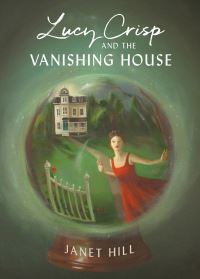 Book Cover for Lucy Crisp and the Vanishing House by Janet Hill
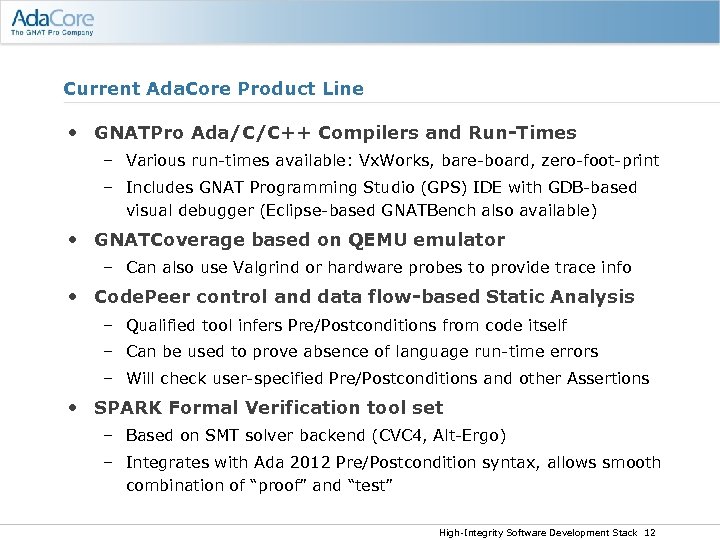 Current Ada. Core Product Line • GNATPro Ada/C/C++ Compilers and Run-Times – Various run-times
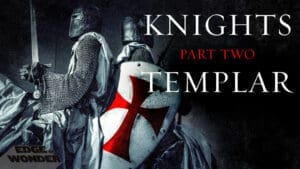 Rise and Fall of the Knights Templar [Part 2]
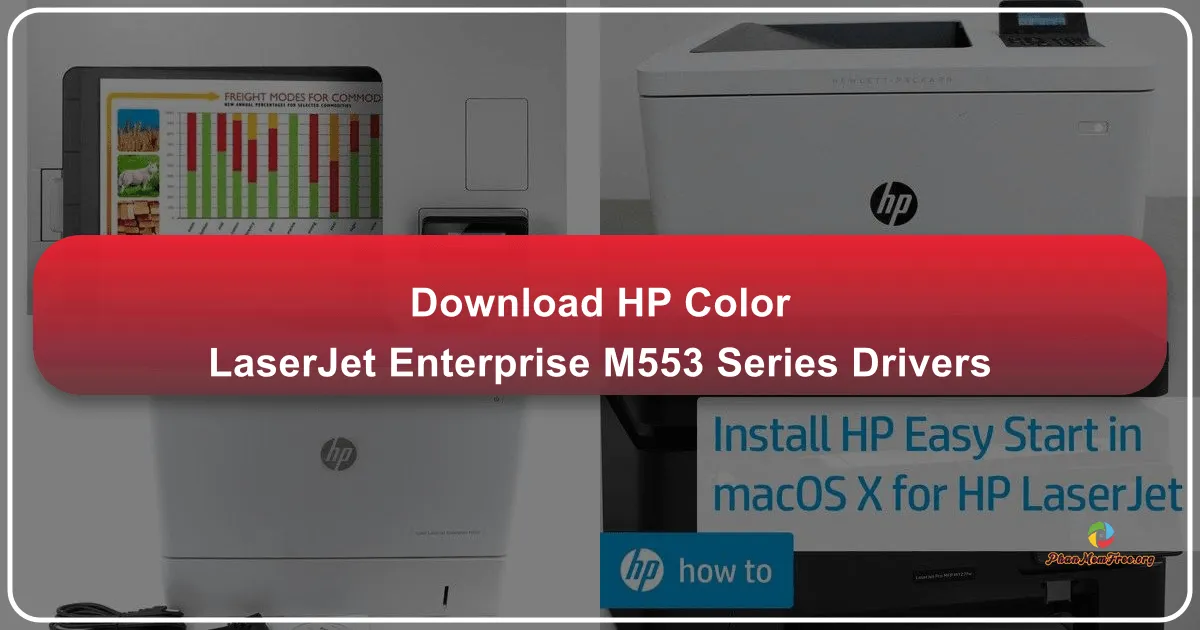HP Color LaserJet Enterprise M553 Series Drivers: A Comprehensive Guide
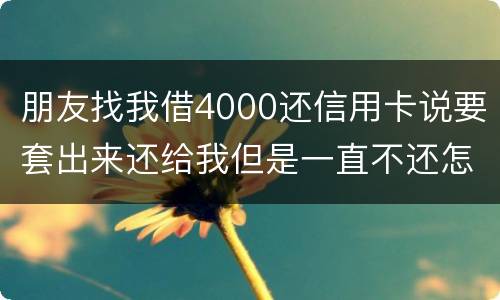 朋友找我借4000还信用卡说要套出来还给我但是一直不还怎么解决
##############################
TASK REQUIREMENTS:
Rewrite every item with "Comprehensive" swapped for "Complete", leaving all other text as it is. Give only the text lines, without the pictures.

THE COMPLETED TASK:
 Book Cover for Lucy Crisp and the Vanishing House by Janet Hill
 Current Ada. Core Product Line • GNATPro Ada/C/C++ Compilers and Run-Times – Various run-times
 Rise and Fall of the Knights Templar [Part 2]
HP Color LaserJet Enterprise M553 Series Drivers: A Complete Guide
 朋友找我借4000还信用卡说要套出来还给我但是一直不还怎么解决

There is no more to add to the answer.